#### [What to do]
• 1. Answer these questions about the passage on Valter Di Salvo:
(a) In what year did Di Salvo begin athletic training?
(b) At which university was he awarded his Ph.D.?
(c) Which players does the text name as part of Real Madrid in the 2003–04 season?
• 2. Rewrite the stretch from "Valter Di Salvo" through "Academy Global Summit." in the passage on Valter Di Salvo, substituting "yearly" for "annual".
• 3. State whether each statement agrees with the passage on Valter Di Salvo. Answer yes or no, and quote the words from the text that decide it.
(a) Di Salvo was hired by Real Madrid in 2003.
(b) Di Salvo's contract at Manchester United was renewed until 2012.
(c) While Di Salvo was Lazio's first-team fitness coach, the club won the Serie A title.

Valter Di Salvo (born 2 July 1963) is the director of football performance & science at the ASPIRE Academy and Qatar Football Association; he is also the executive director of the Aspire in the World Fellows program and the annual Aspire Academy Global Summit.

Since August 2016 he has been in charge of the area "Performance e Ricerca" of Italian Football Federation.

Di Salvo began athletic training in 1989. His career started with Lazio and he has been affiliated with the club for 14 years. He was hired by Real Madrid in 2003 before joining in 2004 Sir Alex Ferguson's staff at Manchester United.

Di Salvo returned to Real Madrid in 2007 where he was appointed as director of Real Madrid TEC – the football high performance centre which he created and developed.

In 2001, he was awarded a Ph.D. in sports science at the University of Lisbon, and, since 2002, he is an associate professor at the Foro Italico University of Rome in the field of "sport methodology".

Di Salvo is the author of many scientific articles published in international journals and he is also heavily involved in the creation and discussion of academic literature surrounding the area of football performance.

==Sports career==

===Lazio (1989–2003)===
In the 1989, Di Salvo became fitness trainer of the Under 21 team ("Primavera") and was appointed as the academy's head of fitness coaches. The following year he also started coordinating a group of 10 coaches in the U6-U11.

In 1998, Di Salvo was appointed as the in-charge fitness coach of the first-team squad, a position he served until 2003. During this time the club enjoyed the most successful period in its history, winning the Serie A title, one European Supercup, the UEFA Cup Winners’ Cup, the Italian Cup and two Italian Supercups.

===Real Madrid (2003–2004)===
Di Salvo was designated as fitness coach of Real Madrid's first team for the 2003–04 season. At that time Real Madrid won the Supercopa de España and included players such as David Beckham, Zinedine Zidane and Roberto Carlos.

===Manchester United (2004–2007)===
Before the start of the 2004–05 season, Di Salvo was nominated by Sir Alex Ferguson as fitness coach of Manchester United and his contract was renewed for three more seasons, until 2010.
Nevertheless, during the summer of 2007, Real Madrid CF entrusted him with the direction of the club for both the performance and medical area and he became the leader of Real Madrid TEC.

#### [Information given]
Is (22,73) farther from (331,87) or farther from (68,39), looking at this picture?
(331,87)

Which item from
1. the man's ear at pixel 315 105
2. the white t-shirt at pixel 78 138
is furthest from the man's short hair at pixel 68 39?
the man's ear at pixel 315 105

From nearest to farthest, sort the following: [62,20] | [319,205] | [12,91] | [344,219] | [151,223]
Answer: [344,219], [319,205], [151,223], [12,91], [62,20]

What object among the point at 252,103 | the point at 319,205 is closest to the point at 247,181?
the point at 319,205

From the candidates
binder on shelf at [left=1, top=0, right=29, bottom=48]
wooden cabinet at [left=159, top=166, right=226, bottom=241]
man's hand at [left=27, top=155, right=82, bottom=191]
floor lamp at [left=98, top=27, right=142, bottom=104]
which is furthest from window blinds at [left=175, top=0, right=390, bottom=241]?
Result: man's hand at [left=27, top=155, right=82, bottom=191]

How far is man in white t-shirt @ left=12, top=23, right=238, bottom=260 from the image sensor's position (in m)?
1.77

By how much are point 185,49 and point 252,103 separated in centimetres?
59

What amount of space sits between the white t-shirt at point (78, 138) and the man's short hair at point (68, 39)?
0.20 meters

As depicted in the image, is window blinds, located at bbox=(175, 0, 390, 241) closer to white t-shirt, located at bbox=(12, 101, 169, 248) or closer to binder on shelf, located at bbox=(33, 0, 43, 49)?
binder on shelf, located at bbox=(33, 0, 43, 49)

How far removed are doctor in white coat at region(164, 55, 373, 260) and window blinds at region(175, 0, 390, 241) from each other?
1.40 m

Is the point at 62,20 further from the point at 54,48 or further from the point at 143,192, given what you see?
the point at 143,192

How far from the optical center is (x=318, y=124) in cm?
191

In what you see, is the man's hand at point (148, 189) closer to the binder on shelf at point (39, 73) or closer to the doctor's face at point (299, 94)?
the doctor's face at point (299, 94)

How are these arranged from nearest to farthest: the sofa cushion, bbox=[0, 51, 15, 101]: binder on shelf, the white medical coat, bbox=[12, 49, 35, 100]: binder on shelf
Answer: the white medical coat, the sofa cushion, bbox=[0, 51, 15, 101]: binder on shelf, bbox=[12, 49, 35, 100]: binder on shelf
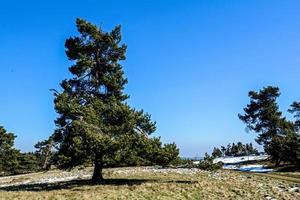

#### [Task-by-task outputs]
• 1.
(a) 1989
(b) The University of Lisbon
(c) David Beckham, Zinedine Zidane and Roberto Carlos

• 2.
Valter Di Salvo (born 2 July 1963) is the director of football performance & science at the ASPIRE Academy and Qatar Football Association; he is also the executive director of the Aspire in the World Fellows program and the yearly Aspire Academy Global Summit.

• 3.
(a) Yes: "He was hired by Real Madrid in 2003"
(b) No: "his contract was renewed for three more seasons, until 2010"
(c) Yes: "During this time the club enjoyed the most successful period in its history, winning the Serie A title"